- Visual (seeing): recognizes faces, likes to draw, doodles, notices changes in a room, memorized by "seeing" words in their head, and follows written directions.
- Auditory (hearing): listens to and remembers music, sings or hums, prefers oral directions, remembers names, easily distracted by noises, and loves to hear stories.
- Kinesthetic (doing): likes to act out stories, fidgets, likes to play sports, likes puzzles and building things, gestures with hands, and takes things apart.
Once you have determined your child's unique learning style, she offers ways to take advantage of his or her style.
- Visual learners learn by: using visual metaphors (as big as a school bus), using color (highlight things to remember), drawing pictures to remember facts, and taking notes while listening.
- Auditory learners learn by: making up songs to memorize things, repeating spelling words or math facts out loud, putting information into a rhythm, and reading out loud or into a tape recorder.
- Kinesthetic learners learn by: walking around while studying, role-playing, writing in large strokes in the air or on a large sheet of paper, and spelling words in the palm of their hands.

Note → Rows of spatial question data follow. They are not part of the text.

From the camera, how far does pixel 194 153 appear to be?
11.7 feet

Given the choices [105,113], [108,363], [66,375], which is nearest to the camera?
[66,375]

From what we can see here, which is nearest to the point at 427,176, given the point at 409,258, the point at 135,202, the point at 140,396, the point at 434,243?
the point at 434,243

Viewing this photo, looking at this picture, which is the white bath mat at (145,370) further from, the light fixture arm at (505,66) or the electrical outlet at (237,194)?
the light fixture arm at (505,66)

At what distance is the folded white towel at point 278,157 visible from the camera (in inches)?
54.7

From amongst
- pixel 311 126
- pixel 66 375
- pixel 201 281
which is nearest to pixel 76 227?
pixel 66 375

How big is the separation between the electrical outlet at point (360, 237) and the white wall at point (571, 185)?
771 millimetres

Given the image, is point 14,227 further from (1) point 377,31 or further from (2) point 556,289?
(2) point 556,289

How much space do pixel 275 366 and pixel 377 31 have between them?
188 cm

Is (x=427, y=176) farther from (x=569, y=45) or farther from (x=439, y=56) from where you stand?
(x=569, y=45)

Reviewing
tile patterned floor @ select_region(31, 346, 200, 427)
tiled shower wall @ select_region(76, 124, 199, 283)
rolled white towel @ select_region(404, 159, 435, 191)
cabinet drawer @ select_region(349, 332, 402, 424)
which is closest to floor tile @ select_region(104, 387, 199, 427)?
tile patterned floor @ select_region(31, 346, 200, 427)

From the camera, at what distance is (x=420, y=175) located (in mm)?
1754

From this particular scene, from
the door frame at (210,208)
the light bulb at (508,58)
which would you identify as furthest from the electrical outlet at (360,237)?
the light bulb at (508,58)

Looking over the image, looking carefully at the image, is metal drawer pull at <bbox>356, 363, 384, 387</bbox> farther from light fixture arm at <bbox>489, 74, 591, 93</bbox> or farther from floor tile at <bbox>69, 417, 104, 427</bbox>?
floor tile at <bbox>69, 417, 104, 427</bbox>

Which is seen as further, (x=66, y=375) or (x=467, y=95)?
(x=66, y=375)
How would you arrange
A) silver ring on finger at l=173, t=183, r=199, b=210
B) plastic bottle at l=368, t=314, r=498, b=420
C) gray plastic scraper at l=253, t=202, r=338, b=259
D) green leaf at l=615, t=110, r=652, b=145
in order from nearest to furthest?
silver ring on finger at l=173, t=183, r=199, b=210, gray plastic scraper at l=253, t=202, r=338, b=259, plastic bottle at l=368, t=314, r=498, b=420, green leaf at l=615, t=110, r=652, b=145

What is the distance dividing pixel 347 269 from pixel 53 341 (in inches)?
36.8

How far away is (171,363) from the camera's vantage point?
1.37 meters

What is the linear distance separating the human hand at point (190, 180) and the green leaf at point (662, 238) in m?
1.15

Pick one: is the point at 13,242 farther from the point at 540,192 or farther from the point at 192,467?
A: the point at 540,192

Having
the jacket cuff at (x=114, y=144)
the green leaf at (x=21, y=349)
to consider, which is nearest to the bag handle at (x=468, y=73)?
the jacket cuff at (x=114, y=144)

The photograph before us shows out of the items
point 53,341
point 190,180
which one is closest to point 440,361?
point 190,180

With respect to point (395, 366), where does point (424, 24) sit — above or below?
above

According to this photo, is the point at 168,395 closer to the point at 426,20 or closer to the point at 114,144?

Combining all three types are especially strong for children with LD. She offers this as an example... spelling activities become multisensory when your child sees the word (visual), says the word (auditory), and writes the word (kinesthetic). Once your child becomes familiar with his strengths, teach him to figure out a different way to look at material that he considered difficult. This will encourage your child to realize that learning is his responsibility and open the path to all sorts of inventive and creative options.